*Problems and tasks*.
1. In the passage on repeating API performance tests, how many times should each batch size configuration be run?
2. Print the passage on repeating API performance tests from "Running each batch" up to and including "matters for planning.".
3. Proceed with the passage on repeating API performance tests from the point where it stops.

*Supplied text*.

▬▬▬▬▬▬

Step 7: Run Multiple Iterations and Look at Consistency
A single measurement tells you what happened once. API performance varies based on server load on the provider’s side, network conditions between you and the provider, and the time of day the call is made. A result from one run may not reflect what you will see reliably in practice.
Running each batch size configuration at least three times and looking at the spread of results gives a more reliable picture. If the three results are close together, you can be more confident in the average. If one run is significantly different from the others, that variance is itself useful information - it tells you that the performance at that configuration is less predictable, which matters for planning.
In my own tests, mid-range batch sizes tended to show more variation between runs than very small or very large ones. The practical lesson: when planning how much headroom to build into a performance estimate for a production job, do not base it only on the best case from a small number of test runs. Look at the range of results and plan for something closer to the typical case, not the best one.

▬▬▬▬▬▬

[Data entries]
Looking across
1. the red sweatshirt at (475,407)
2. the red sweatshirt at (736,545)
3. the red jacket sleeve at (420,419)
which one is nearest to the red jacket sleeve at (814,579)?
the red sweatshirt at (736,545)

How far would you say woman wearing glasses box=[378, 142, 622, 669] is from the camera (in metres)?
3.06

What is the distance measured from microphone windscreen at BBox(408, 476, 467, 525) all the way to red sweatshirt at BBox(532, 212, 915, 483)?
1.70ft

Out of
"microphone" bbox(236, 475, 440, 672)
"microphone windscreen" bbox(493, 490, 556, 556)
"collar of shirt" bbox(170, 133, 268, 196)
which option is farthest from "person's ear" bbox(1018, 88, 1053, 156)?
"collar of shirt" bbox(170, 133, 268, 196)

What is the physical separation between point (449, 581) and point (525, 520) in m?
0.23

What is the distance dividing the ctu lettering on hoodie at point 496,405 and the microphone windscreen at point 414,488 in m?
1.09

▬▬▬▬▬▬

*Answers for the tasks*.
1. At least three times.

2.
Running each batch size configuration at least three times and looking at the spread of results gives a more reliable picture. If the three results are close together, you can be more confident in the average. If one run is significantly different from the others, that variance is itself useful information - it tells you that the performance at that configuration is less predictable, which matters for planning.

3.
Putting It Together: A Testing Checklist
Here is a checklist that pulls together the steps above. Use it as a starting point and adjust it to your situation.
Before you start testing:
Find the current documented limits for your embedding API (input count or token budget).
Determine whether you need static batch sizes (input count limit) or dynamic batch sizing (token budget).
Set up local token counting so you can estimate batch sizes without API calls (e.g.,
tiktokenfor OpenAI-compatible APIs).Instrument your code to separately measure payload preparation time, API wait time, and response parsing time.
Prepare representative test datasets at short, medium, and long average token lengths.
Running the batch size test:
Test batch sizes from 1 up to the provider’s maximum, using regular intervals.
Run at least three iterations for each batch size.
Use one unmeasured warm-up call at the start of each batch size series.
Change only one variable at a time across test runs.
Repeat the test for each embedding model you plan to use.
Edge cases to verify:
What happens when an input exceeds the model’s maximum token length?
What happens when you approach or exceed the provider’s rate limit?
How does performance vary when input lengths within a single batch are uneven?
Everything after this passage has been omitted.